Targeting mitochondrial dysfunction and the improper production of glucocerebrosidase, the faulty protein in Gaucher disease (GD), may be a promising therapeutic approach for the treatment of neurological symptoms associated with GD, according to a new study.
The study, “Pharmacological Chaperones and Coenzyme Q10 Treatment Improves Mutant β-Glucocerebrosidase Activity and Mitochondrial Function in Neuronopathic Forms of Gaucher Disease,” was published in the journal Scientific Reports.
Gaucher disease is caused by mutations in the GBA1 gene, causing the defective and insufficient production of the encoded protein, called glucocerebrosidase. Current therapies include enzyme replacement therapy (ERT), consisting of intravenous administration of glucocerebrosidase, but this treatment is only effective in patients with type 1 Gaucher.
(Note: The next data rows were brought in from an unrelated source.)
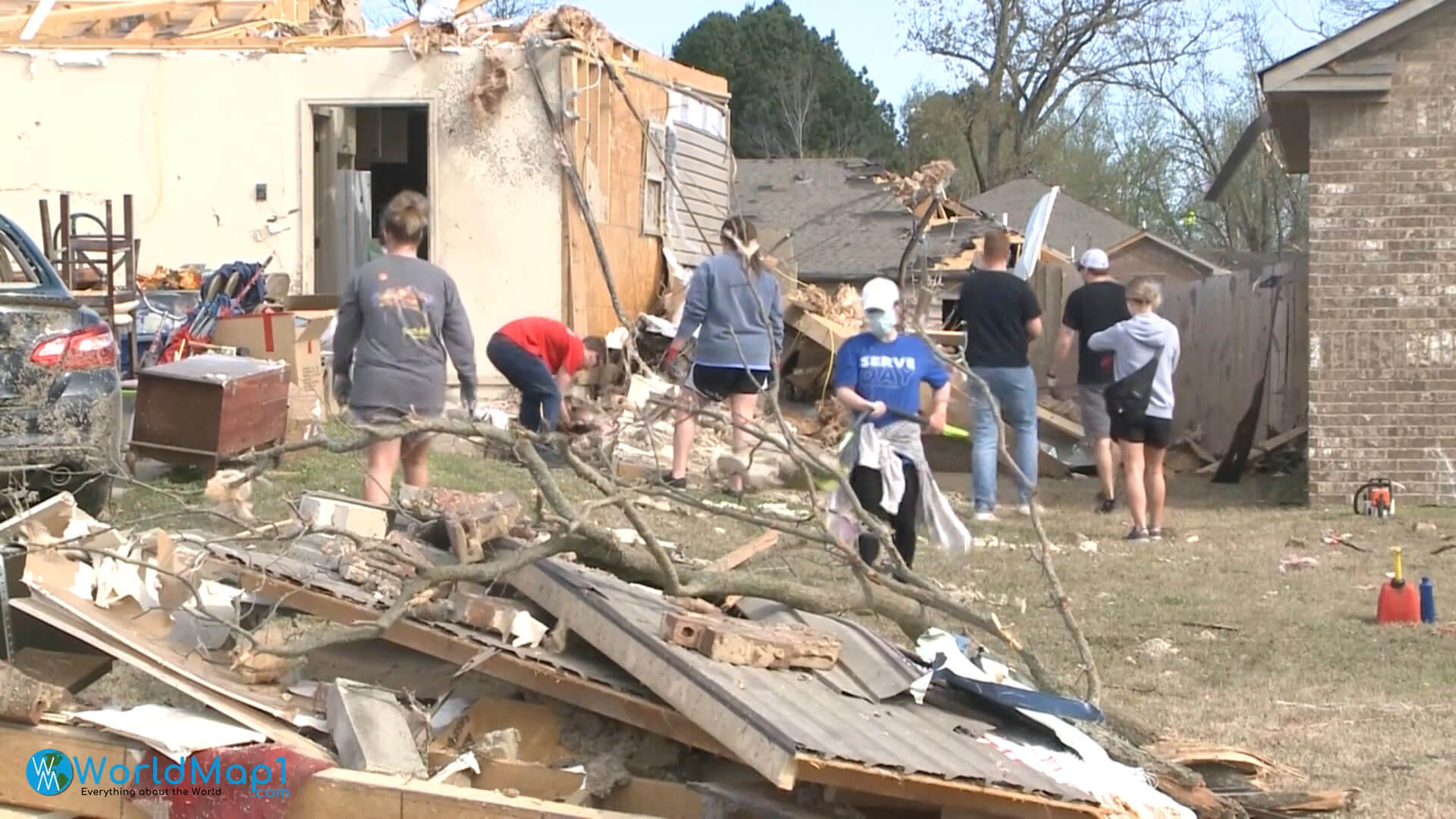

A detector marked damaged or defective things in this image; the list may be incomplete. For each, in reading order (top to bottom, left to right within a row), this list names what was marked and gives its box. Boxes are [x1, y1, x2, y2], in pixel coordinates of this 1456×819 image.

damaged vehicle [0, 212, 122, 519]
damaged wall [0, 44, 564, 387]
broken lumber [710, 528, 777, 573]
broken lumber [658, 610, 837, 667]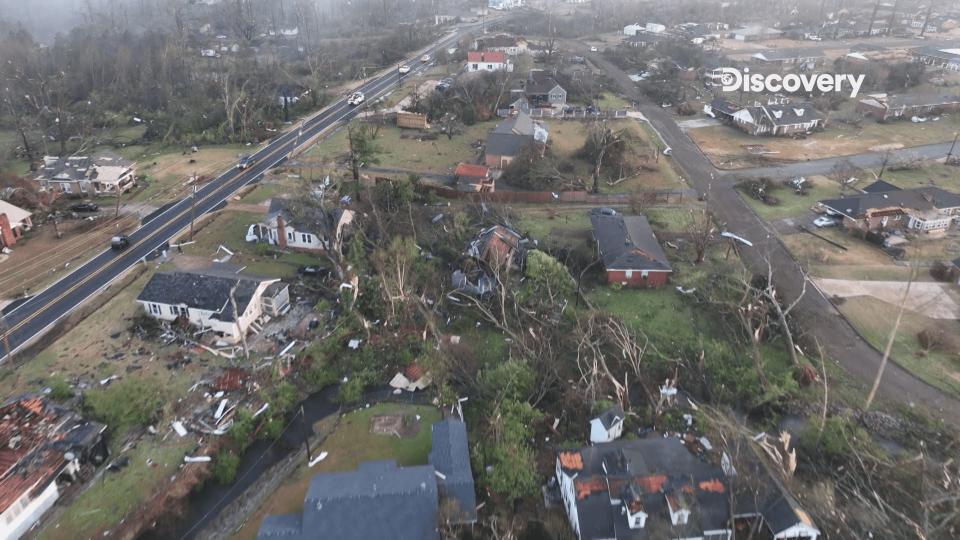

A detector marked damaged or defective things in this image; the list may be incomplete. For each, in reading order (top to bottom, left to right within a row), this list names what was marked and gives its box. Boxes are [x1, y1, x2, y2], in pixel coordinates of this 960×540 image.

damaged roof [588, 209, 672, 272]
damaged structure [136, 264, 288, 344]
damaged structure [0, 394, 107, 536]
damaged structure [258, 418, 476, 540]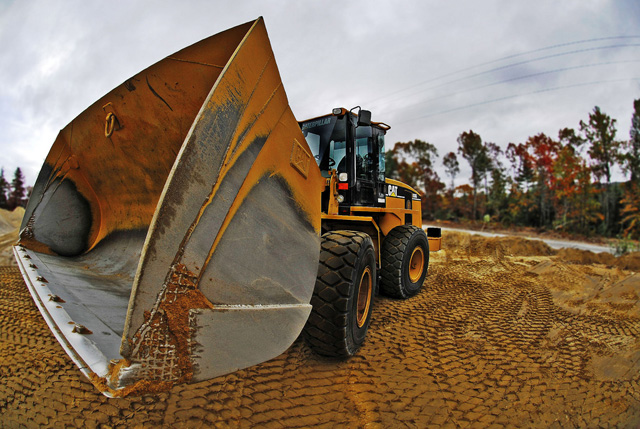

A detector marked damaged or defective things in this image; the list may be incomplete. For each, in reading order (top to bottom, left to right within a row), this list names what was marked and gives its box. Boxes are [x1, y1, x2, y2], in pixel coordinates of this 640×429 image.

rusty bucket interior [13, 18, 324, 396]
Other stages of the disease (types 2 and 3), which are accompanied by several neurological symptoms, don’t respond to this therapy due to the protein’s inability to cross the blood-brain barrier (a barrier that protects the brain by determining which molecules pass through and which don’t) when injected into a patient.
Recently, a new form of therapy has been proposed for the treatment of GD patients, called pharmacological chaperone therapy (PCT), which is designed to ensure the proper production of the mutated protein, so that the final protein can work correctly.
“The fact that PCs are less expensive, can be given orally and usually cross the [blood-brain barrier] opens up the possibility of treating type 2 and type 3 GD patients with neurological involvement that are not responsive to ERT,” the authors wrote.
One of the most prevalent mutations in the GBA1 gene leading to the development of Gaucher disease is the L444P mutation, which causes the glucocerebrosidase protein to be deficient and dysfunctional. Patients who received a copy of the GBA1 gene carrying this mutation from both parents usually display a more severe neurologic form of GD that cannot be improved with ERT.
To understand the impact of this mutation in Gaucher disease, researchers cultured skin cells taken from three GD patients carrying the L444P mutation and healthy volunteers. They observed that, consistent with what is thought to occur in similar diseases, cells from Gaucher patients had deficient mitochondria, and cells were not able to get rid of them.
However, when researchers applied coenzyme Q10 (CoQ), a commercially available enhancer of mitochondrial activity, or NAdBT-AIJ, a synthetic protein that promotes the proper production of glucocerebrosidase, mitochondrial dysfunction and deficient glucocerebrosidase were partially restored. Better results were observed when both agents were applied simultaneously.
“Our studies provide experimental evidence that targeting mitochondrial dysfunction and [glucocerebrosidase production] by the combined supplementation of CoQ and the L444P-active pharmacological chaperone NAdBT-AIJ could be beneficial in the treatment of patients with neuronopathic GD,” the authors wrote. “However, additional experiments in neuronal or animal models are essential for the confirmation of these results.”